BEGIN DATA IN THIS EXERCISE
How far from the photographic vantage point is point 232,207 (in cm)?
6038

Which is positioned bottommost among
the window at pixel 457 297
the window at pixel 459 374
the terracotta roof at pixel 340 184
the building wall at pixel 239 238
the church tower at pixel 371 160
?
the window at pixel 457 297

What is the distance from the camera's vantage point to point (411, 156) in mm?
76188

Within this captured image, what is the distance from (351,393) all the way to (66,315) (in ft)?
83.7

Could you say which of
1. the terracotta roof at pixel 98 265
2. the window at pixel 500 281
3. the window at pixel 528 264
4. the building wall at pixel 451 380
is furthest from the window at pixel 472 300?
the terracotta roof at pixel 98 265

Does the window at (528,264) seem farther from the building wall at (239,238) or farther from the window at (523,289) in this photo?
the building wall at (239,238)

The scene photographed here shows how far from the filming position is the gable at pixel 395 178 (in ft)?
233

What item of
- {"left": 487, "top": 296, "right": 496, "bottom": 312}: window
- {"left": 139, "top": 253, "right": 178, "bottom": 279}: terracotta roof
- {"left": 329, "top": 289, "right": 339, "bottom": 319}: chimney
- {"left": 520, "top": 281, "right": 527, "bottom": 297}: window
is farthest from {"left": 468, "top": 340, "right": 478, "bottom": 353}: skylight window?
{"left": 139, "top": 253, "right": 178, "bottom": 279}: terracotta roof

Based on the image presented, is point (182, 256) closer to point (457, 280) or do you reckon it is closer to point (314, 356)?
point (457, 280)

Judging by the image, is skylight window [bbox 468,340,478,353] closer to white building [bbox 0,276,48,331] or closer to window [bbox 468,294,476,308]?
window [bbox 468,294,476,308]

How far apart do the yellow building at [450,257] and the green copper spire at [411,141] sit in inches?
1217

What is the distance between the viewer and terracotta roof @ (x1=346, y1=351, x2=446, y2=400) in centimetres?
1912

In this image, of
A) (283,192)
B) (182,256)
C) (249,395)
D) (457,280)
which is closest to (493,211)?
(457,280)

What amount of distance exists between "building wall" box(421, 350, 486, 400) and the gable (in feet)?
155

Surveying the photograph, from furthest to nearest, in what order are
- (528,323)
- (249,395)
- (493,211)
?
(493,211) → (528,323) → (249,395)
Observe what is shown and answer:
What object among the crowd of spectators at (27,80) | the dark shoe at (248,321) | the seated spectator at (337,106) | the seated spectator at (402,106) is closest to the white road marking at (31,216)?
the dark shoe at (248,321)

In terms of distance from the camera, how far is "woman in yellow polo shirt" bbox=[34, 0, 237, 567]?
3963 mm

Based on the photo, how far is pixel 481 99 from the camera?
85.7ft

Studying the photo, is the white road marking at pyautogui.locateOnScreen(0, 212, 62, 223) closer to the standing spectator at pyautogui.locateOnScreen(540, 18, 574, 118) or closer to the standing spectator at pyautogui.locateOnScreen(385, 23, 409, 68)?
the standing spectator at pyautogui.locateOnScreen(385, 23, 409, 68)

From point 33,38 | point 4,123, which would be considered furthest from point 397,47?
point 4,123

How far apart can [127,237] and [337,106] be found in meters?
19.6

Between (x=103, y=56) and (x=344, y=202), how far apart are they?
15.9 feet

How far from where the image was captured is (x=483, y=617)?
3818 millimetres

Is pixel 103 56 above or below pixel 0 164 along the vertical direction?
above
END DATA IN THIS EXERCISE
WHAT IS EXPECTED: Rewrite the records from the line containing "Is pixel 103" through the end of the records, changing "vertical direction" to "y-axis" and leaving everything else as it stands.

ANSWER TO THIS EXERCISE:
Is pixel 103 56 above or below pixel 0 164 along the y-axis?
above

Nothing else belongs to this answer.